[Listing from a collection]
■ ■ ■ ■ ■

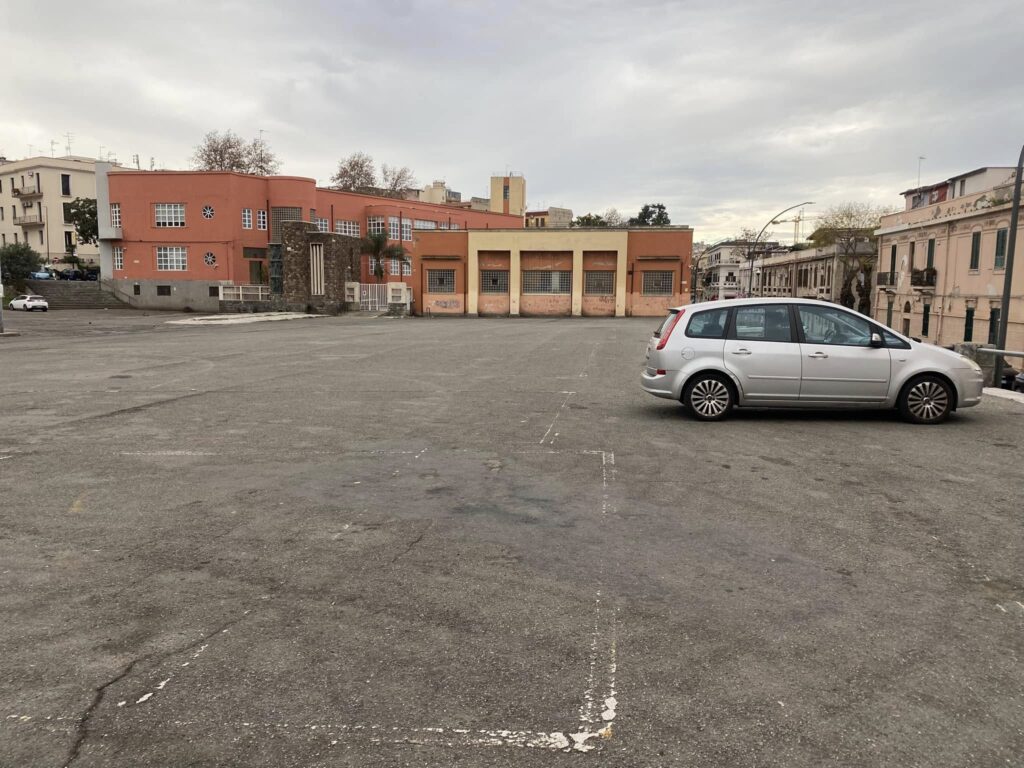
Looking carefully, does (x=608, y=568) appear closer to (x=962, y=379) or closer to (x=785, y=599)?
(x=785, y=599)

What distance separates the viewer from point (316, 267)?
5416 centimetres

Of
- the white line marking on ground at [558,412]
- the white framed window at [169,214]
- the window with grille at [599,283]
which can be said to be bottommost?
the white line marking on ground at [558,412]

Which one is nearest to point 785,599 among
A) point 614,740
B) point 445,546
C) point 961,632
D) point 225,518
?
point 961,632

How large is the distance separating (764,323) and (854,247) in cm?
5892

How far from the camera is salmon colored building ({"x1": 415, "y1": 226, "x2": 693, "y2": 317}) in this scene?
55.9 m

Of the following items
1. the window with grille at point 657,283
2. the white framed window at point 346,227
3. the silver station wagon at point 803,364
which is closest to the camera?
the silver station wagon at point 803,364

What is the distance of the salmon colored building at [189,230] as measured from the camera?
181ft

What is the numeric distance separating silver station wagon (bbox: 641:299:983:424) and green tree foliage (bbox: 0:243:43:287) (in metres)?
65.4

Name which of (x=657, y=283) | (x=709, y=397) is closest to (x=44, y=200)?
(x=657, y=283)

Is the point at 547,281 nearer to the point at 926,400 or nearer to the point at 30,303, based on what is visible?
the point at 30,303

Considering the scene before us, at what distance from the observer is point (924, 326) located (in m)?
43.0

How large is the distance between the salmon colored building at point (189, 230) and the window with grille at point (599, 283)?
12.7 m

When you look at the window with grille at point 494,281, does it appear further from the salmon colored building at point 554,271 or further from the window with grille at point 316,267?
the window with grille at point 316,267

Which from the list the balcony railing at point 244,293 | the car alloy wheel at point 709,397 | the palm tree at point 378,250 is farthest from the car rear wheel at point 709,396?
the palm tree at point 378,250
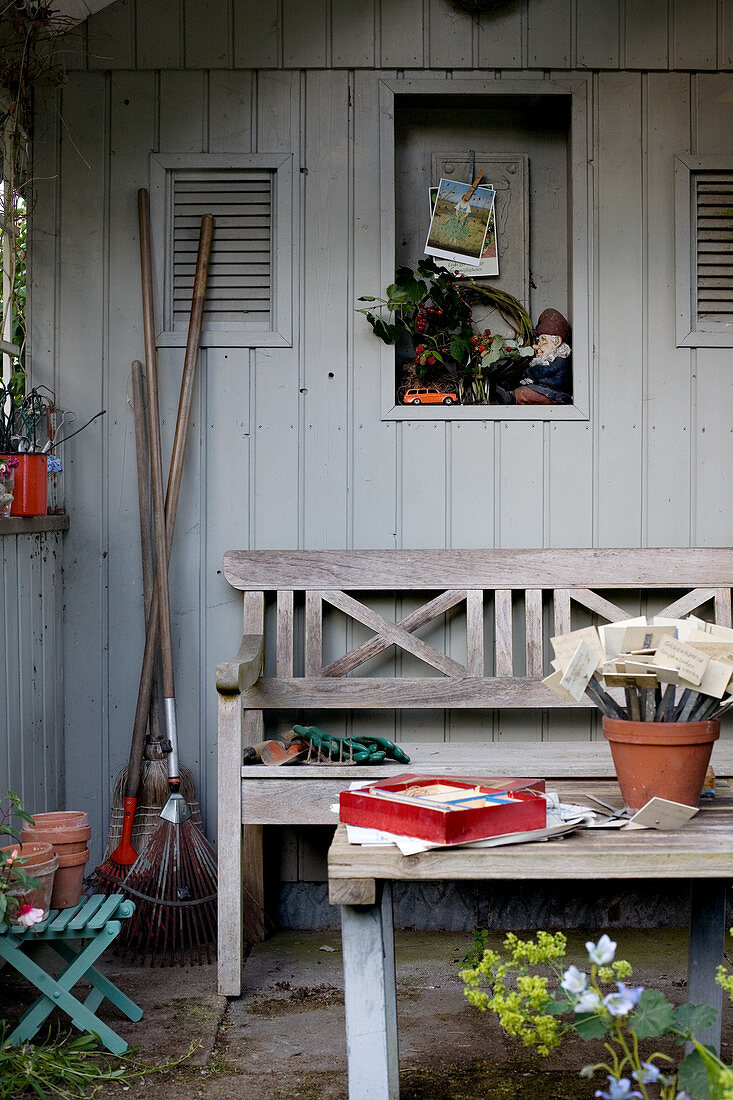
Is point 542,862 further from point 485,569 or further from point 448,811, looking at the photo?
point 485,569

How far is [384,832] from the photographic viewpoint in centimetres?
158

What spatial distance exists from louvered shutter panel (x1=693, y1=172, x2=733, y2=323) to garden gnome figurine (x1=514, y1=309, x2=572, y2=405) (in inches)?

■ ■ ■ ■ ■

Exercise:
Please revise the lines from the one holding "Name which of" through the end of the listing, both included, so that "louvered shutter panel" becomes "wooden shutter panel" and nothing else changes. Leave the pictures out of your answer.

Exercise output:
Name which of (x=657, y=283) | (x=709, y=397) is closest to (x=44, y=200)?
(x=657, y=283)

Is the point at 547,281 nearer to the point at 926,400 or nearer to the point at 30,303, based on what is visible?
the point at 30,303

Considering the scene before us, at what distance from the observer is point (924, 326) located (in m)?
43.0

How large is the distance between the salmon colored building at point (189, 230) and the window with grille at point (599, 283)?
12.7 m

When you look at the window with grille at point 494,281, does it appear further from the salmon colored building at point 554,271 or further from the window with grille at point 316,267?
the window with grille at point 316,267

Which from the list the balcony railing at point 244,293 | the car alloy wheel at point 709,397 | the palm tree at point 378,250 is farthest from the car rear wheel at point 709,396?
the palm tree at point 378,250
Is point 542,862 further from point 485,569 or further from point 448,811, looking at the photo?
point 485,569

How far is [384,832] from the photographic viewpoint in centimetres?
158

What spatial distance exists from wooden shutter panel (x1=693, y1=172, x2=733, y2=323) to garden gnome figurine (x1=514, y1=309, x2=572, y2=405) (in inches)?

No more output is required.